At No. 245 North Street is another building unique in Buffalo. Built in
1920 as the Girl's Central Branch of the Y.W.C.A., it is a primary example of
the attempt to lay old themes on new technology, Beneath the Georgian facade
with its soaring portico, the building is a steel-frame construction with an
interior designed to be wholly fireproof. Under the gambrel roof, pedimented
copper-covered dormers house eight-over-eight light windows. First floor
windows are multi-light French doors under transoms. A broken-scroll pediment
covers the entryway. Massive chimney stacks guard either end of the structure.
At No. 267 North, a massive and dour Flemish Renaissance residence
presides over the surrounding streetscape like a dowager empress. The house was
home to Philip Ransom for the greater part of his 86 years, and with his death
a few years ago, the last of Allen-town's human connection with the Victorian
age passed away.
The Ransom family came to the confluence of the Niagara River and Lake
Erie from Massachusetts, among the first group of pioneers to erect cabins and
undertake the building of the Village of Buffalo.
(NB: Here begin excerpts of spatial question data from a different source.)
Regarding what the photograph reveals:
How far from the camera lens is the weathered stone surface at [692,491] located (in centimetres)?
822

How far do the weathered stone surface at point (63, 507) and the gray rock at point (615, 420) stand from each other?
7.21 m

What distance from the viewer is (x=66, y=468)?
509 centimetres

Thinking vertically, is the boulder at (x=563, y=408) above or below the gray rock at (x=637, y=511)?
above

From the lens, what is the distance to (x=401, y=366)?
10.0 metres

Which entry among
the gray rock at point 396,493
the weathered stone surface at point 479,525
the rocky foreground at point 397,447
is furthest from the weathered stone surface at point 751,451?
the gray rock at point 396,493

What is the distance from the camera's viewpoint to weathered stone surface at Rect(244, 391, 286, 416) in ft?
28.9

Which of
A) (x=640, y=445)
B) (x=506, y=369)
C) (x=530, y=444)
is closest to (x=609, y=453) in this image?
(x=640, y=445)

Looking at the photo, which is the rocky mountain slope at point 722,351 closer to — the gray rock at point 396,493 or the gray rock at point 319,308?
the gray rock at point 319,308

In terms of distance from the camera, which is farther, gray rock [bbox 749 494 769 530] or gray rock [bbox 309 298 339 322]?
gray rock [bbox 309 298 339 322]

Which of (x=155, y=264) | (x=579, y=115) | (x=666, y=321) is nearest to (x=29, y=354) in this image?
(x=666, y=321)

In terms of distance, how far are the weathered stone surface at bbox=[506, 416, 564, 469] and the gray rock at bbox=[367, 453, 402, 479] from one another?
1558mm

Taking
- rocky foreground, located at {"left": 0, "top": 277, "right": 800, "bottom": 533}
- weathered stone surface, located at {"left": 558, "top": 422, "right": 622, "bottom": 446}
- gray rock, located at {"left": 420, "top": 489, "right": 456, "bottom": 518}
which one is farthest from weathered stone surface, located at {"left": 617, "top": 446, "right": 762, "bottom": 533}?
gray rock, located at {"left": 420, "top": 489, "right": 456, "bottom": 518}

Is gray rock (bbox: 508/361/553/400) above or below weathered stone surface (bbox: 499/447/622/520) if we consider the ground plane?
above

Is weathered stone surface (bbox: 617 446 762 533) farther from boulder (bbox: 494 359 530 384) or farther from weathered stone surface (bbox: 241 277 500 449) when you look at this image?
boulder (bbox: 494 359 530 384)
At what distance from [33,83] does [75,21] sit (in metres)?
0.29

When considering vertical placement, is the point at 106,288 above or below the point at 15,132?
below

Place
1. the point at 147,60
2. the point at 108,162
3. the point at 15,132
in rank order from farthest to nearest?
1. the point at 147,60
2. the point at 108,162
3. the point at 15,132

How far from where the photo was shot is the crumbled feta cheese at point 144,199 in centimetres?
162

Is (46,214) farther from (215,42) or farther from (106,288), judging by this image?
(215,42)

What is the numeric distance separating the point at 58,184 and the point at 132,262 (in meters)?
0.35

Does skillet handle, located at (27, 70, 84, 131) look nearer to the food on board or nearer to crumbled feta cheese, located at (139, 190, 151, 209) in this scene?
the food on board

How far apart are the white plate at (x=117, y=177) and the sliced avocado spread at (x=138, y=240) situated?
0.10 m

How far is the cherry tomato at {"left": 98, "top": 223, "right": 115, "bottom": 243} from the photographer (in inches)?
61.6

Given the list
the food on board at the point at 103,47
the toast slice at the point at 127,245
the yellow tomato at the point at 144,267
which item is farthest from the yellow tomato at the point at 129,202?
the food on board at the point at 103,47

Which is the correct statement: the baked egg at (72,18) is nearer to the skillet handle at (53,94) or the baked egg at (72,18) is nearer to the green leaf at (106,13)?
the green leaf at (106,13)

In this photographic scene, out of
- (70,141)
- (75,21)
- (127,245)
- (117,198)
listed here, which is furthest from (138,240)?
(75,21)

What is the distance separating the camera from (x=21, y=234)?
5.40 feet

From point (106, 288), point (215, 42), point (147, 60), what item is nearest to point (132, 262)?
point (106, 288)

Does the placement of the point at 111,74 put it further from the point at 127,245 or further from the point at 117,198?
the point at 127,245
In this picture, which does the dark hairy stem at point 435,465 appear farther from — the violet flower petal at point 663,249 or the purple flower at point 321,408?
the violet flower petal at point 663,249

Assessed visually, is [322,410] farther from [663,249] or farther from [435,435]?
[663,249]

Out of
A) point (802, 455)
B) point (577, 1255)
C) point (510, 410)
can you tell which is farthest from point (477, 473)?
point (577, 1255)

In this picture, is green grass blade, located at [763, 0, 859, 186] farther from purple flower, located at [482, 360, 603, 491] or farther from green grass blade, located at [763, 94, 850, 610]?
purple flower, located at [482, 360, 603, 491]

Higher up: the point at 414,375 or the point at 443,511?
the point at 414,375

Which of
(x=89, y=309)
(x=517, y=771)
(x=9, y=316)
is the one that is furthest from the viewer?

Philip Ransom's great
grandmother, Sophia, was the first child to be born in the new settlement. The
family has been, and remains, an important force in the commercial and civic
life of the City.
The house makes superb use of the arched forms and of terra cotta
ornament. The asymmetrical massing of its sections makes fine use of daylight to create peculiar and illusive angularities. Two
roaring lionesses crown the tops of the south and west gables most appropriately.